__Exercise requirements__
Retyped exactly and without pictures, the lines from the one with "Эта юная красотка на песку" through the end of the listing must form the entire answer.
-------- Supplied data --------
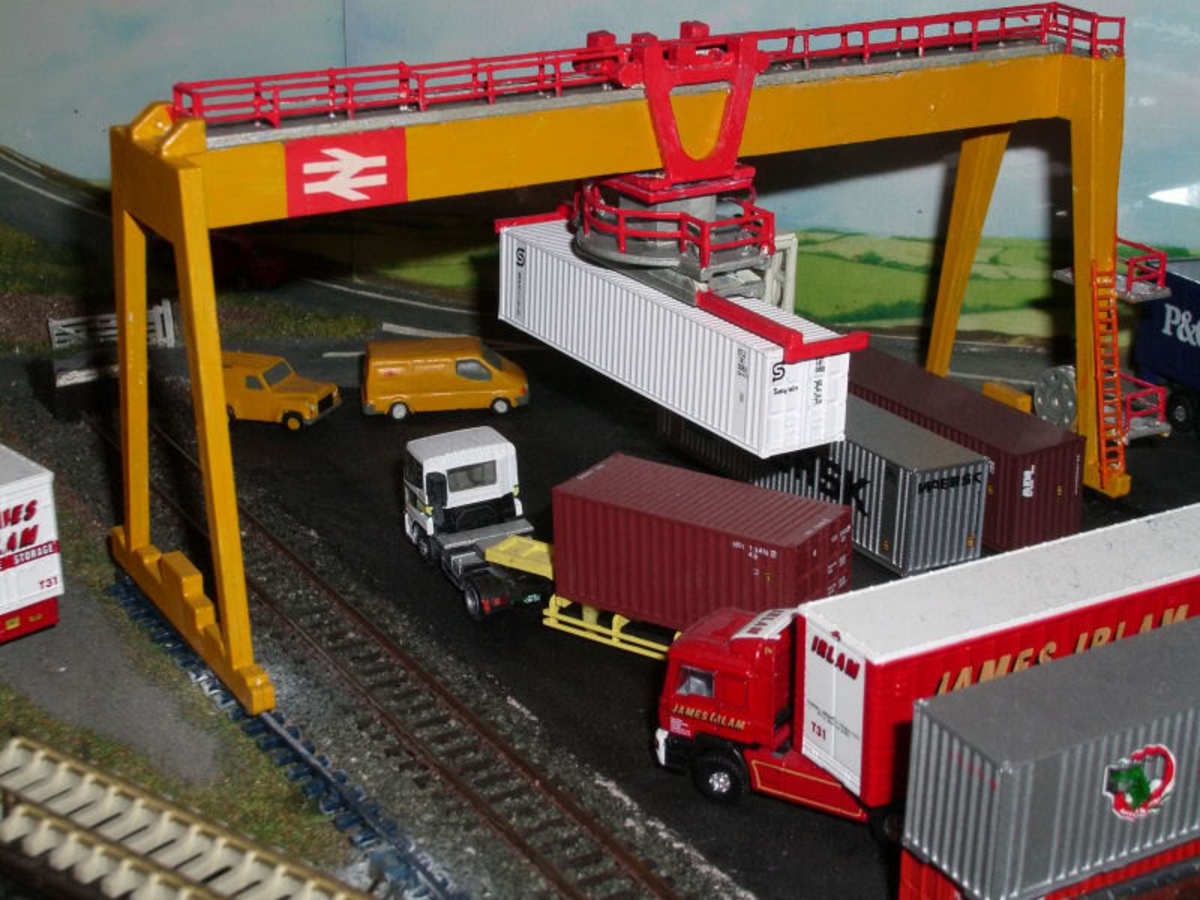 N-Gauge (2mm) model container crane in a dock situation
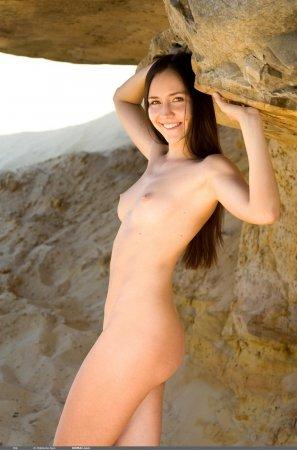 Эта юная красотка на песку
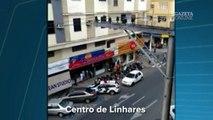 Criança fica por cinco minutos sentada na janela de prédio no Centro de Linhares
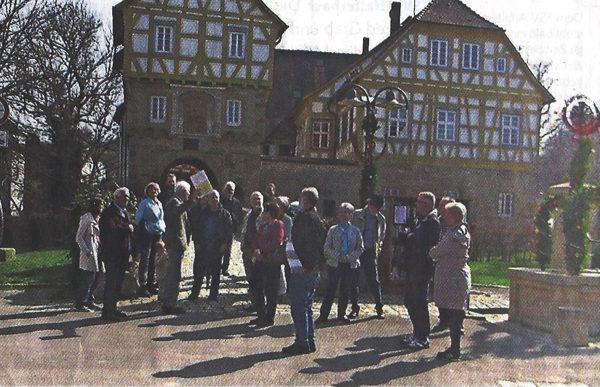 Personen vor dem Schloss.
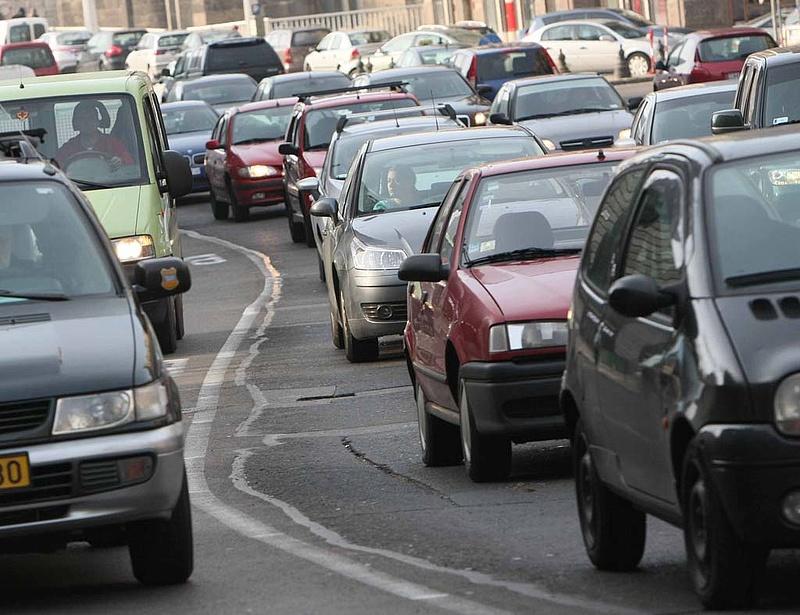 Durva baleset Budapesten - torlódás alakult ki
--------
__Finished task__
 Эта юная красотка на песку
 Criança fica por cinco minutos sentada na janela de prédio no Centro de Linhares
 Personen vor dem Schloss.
 Durva baleset Budapesten - torlódás alakult ki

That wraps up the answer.